RealtyTrac’s monthly reports track filings that are submitted as properties move through three phases of foreclosure. The filings may be generated as properties go into default, are put up for auction, or become “real estate-owned” properties for sale by lenders.
The company’s reports have come under fire in the past, with some saying RealtyTrac’s numbers overstate foreclosure rates by counting some properties more than once as they move through the foreclosure process. To address the issue, RealtyTrac now provides numbers by unique household four times a year (see Inman News story). But the overall trends suggested by the company’s latest monthly report are consistent with second-quarter foreclosure statistics recently released by the Mortgage Bankers Association.

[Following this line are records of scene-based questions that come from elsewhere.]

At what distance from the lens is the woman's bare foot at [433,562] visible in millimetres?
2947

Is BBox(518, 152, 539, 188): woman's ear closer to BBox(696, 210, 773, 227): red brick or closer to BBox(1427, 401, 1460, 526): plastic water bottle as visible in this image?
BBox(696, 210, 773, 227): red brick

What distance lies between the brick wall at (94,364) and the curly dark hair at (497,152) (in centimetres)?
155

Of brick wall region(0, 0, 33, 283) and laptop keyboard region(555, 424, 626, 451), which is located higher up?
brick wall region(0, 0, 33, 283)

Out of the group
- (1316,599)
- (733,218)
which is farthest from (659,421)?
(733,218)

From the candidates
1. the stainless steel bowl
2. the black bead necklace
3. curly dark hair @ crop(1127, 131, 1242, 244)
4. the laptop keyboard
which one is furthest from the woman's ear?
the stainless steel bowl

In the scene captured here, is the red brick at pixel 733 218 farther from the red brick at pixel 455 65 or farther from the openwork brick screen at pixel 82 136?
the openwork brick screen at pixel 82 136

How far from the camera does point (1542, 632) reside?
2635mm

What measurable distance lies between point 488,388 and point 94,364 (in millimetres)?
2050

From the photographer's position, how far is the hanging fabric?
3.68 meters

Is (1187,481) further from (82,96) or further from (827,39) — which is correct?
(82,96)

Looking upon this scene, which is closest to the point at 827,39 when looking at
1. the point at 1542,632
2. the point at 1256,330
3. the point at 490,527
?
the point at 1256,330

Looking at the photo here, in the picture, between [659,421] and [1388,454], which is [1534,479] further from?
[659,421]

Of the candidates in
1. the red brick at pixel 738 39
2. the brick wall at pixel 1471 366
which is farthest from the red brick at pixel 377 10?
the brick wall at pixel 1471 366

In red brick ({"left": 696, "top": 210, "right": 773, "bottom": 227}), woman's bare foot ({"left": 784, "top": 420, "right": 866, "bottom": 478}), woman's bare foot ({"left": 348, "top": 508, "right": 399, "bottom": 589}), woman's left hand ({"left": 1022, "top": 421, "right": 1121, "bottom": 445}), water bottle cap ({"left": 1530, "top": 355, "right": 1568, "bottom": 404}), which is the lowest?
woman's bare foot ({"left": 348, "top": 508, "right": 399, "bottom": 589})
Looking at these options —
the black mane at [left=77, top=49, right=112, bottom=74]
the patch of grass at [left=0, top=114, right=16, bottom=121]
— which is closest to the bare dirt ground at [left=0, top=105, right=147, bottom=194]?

The MBA said four Sunbelt states — California, Florida, Nevada and Arizona — drove the rate of mortgage loans entering foreclosure nationwide to a new record high. The MBA reported that during the second quarter, loans entered the foreclosure process at a record rate of 0.65 percent, compared with 0.58 percent during the previous quarter and 0.43 percent during the second quarter of 2006.
“Were it not for the increases in foreclosure starts in those four states, we would have seen a nationwide drop in the rate of foreclosure filings,” said MBA Chief Economist Doug Duncan when the statistics were released Sept. 6.
Foreclosure in states like Michigan, Ohio and Indiana are driven primarily by economic issues like unemployment, Duncan said. But during the boom, investors and speculators were particularly active in California, Florida, Nevada and Arizona, the MBA said.
One in three purchase loans 90 days past due or in foreclosure in Nevada during the second quarter was on investment properties or second homes, the MBA estimated, with similar numbers in Florida (one in four) and California (one in five). Nationwide, only 13 percent of past-due or foreclosed loans were on investment properties or second homes.
Although RealtyTrac also placed Michigan, Ohio and Indiana among the top 10 states with the highest rate of foreclosure, the Rustbelt states experienced less severe growth in foreclosure filings from July to August than the Sunbelt states. Foreclosure filings in Ohio were up 33.6 percent from the previous month, to 17,793; 11.3 percent in Michigan, to 15,565; and 11.9 percent in Indiana, to 5,008.
In terms of raw numbers, the Rustbelt states racked up 38,336 foreclosure filings in August, accounting for only 15.7 percent of the 243,947 foreclosure filings tallied by RealtyTrac nationwide. California, Florida, Nevada and Arizona, by comparison, saw 106,819 filings, or 43.8 percent of the total.
The Sunbelt was also home to eight of the 10 cities with the highest foreclosure rates, with six cities in California making the list.
Modesto, Calif., ranked first in the nation with one filing per 79 households, followed by Stockton (second), Merced (third), Vallejo-Fairfield (fifth), Riverside-San Bernardino (sixth) and Sacramento (seventh). Other cities on the top 10 metro list were Detroit (fourth, with one filing for every 87 households), Fort Lauderdale, Fla. (eighth), Las Vegas (ninth) and Cleveland, Ohio (10th).